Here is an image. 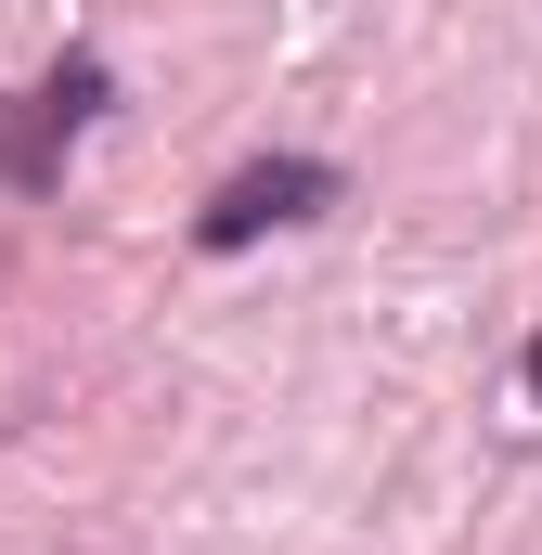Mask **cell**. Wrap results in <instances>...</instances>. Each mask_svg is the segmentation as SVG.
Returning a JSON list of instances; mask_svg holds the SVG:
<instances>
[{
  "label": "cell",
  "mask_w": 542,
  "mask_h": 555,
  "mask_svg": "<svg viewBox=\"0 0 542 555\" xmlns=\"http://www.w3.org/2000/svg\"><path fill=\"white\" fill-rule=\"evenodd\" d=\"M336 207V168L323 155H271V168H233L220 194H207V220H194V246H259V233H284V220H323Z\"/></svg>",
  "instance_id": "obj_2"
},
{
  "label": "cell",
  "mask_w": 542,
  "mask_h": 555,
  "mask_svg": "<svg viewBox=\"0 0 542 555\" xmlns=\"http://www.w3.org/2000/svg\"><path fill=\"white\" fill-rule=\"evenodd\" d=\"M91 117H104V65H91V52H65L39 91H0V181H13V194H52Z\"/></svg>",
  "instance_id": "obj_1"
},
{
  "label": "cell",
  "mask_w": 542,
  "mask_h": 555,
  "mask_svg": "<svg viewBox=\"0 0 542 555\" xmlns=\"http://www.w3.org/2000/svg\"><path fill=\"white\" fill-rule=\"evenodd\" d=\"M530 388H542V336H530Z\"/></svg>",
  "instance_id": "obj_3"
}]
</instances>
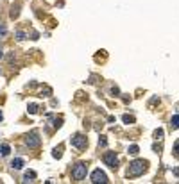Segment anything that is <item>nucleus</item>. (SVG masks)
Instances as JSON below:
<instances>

_Task requirements_
Update the stretch from the line containing "Segment anything that" through the end of the lines above, replacing "nucleus" with "cell nucleus" and leaving everything else unchanged. Omit the pictures from the answer.

_Reply to the exercise_
Segment anything that is <item>cell nucleus</item>. (SVG masks)
Instances as JSON below:
<instances>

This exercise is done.